Federal agriculture minister, Island MP says P.E.I. needs to market its products to the world
By Viola Pruss, CBC News Posted: Jan 26, 2017 8:04 PM ATLast Updated: Jan 26, 2017 8:04 PM AT
Lawrence MacAulay, the federal minister for agriculture and MP for Cardigan, sat down with P.E.I. Mainstreet for an interview Thursday.
He shared his thoughts on everything from President Donald Trump’s talk of future trade deals to Ottawa overpaying the province millions of dollars in HST payments, the toll of the Confederation Bridge, and a meeting in Nova Scotia on the Atlantic Growth Strategy.
CBC: What concerns do you have, if any, about U.S. President Donald Trump’s intentions to renegotiate NAFTA? From a P.E.I. perspective, what would be your concern?
LM: We are a trading nation and as you know we export a large amount of fish and agricultural products and it’s important for us. And that’s why I was in China and other places around the world making sure that people are fully aware of the products we have and the quality of products we have and the regulatory system we have.
That’s the trade minister’s job and in fact the government’s job to make sure that the world understands that we have all kinds of quality products. But also remembering that the United States is our greatest friend and closest neighbour and we certainly intend to continue that great relationship.
CBC: We learned this week that Ottawa has overpaid the province millions of dollars in HST payments. We are hearing $30 million, is that what you are hearing?
LM: My understanding is the federal finance officials and the provincial officials are working on this. Whatever they resolve they will resolve but of course always I’ll do anything I can in order to help Prince Edward Island. We have to see what’s developed first when the officials sit down and decide what’s going to take place and then we see what happens.
CBC: The Prime Minister said he will talk to Island MPs about the concerns about the cost of the toll of the Confederation bridge. Have you spoken to the Prime Minister about this?
LM: I’ve said it publicly. As you know there is a contract on the bridge. But I’m certainly open to having it free as long as the Wood-Islands Caribou ferry service is free.
CBC: Anything new on the idea of a new ferry?
LM: Nothing yet. Since I’ve been elected as MP that’s something that’s always been very important in my agenda and I can assure you I am working on it and hopefully we’ll be able to come up with a solution. Hopefully a long term contact is what I’m trying to achieve.

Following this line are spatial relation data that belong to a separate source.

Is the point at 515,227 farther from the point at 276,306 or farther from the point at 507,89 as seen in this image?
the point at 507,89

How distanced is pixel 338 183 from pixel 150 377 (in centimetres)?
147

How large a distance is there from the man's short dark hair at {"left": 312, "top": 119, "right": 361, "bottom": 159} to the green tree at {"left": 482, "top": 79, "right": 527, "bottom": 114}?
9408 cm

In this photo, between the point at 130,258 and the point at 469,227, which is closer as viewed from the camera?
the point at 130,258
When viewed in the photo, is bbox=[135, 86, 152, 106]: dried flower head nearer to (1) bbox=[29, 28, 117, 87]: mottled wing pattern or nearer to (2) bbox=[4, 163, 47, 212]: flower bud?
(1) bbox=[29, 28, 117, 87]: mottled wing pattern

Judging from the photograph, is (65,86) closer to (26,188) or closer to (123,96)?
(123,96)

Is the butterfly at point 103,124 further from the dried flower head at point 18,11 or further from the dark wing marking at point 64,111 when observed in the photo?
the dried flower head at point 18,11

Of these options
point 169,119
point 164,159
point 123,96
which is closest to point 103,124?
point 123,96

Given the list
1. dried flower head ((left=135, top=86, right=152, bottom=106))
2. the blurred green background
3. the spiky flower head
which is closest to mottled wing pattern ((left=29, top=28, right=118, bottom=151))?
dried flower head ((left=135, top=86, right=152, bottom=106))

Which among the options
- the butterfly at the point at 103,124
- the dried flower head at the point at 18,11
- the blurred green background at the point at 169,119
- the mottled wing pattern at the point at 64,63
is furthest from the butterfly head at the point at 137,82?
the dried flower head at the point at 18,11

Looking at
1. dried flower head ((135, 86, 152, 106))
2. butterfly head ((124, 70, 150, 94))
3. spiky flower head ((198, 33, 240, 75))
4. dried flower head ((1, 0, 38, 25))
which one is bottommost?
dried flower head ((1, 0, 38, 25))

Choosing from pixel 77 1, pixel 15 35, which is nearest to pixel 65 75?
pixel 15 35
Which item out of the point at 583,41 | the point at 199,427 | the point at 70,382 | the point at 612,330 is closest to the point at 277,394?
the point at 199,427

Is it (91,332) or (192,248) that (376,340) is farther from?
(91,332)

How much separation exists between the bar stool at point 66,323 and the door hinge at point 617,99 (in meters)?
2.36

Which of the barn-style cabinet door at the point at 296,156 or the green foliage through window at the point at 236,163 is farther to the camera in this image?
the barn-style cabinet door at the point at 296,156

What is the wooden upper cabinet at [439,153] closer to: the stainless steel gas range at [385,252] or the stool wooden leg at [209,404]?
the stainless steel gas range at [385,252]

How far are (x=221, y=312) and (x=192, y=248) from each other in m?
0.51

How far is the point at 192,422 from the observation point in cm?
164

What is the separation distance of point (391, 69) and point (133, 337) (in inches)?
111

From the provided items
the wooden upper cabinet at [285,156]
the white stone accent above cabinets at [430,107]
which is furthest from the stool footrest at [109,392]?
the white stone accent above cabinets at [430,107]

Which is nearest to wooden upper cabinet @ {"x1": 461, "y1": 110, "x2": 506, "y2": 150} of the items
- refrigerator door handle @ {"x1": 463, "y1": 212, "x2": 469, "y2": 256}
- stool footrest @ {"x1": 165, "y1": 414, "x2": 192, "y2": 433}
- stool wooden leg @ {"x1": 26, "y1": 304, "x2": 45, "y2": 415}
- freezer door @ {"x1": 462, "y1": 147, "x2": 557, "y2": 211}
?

CBC: You are in Wolfville, N.S., for a meeting (Friday) dealing with the Atlantic Growth Strategy. What is the growth strategy?
LM: It’s a concerted effort by the four Atlantic premiers and the four cabinet ministers to make sure that we have the economic growth that we can and should have.
On the first of January, we announced the policy on immigration to bring more people into the province and we will be working together to make sure that we will come up with other initiatives that help the area as a whole.
What we want to do is make sure is that whatever we put in place does nothing but expand the economy, expand the growth area, help more people join the middle class. I grew up shipping potatoes in 100 pound bags. Now we want to make sure that they are packed in a way that the farmers get the greatest return, to make sure that the beef products are well known worldwide, and all the other products.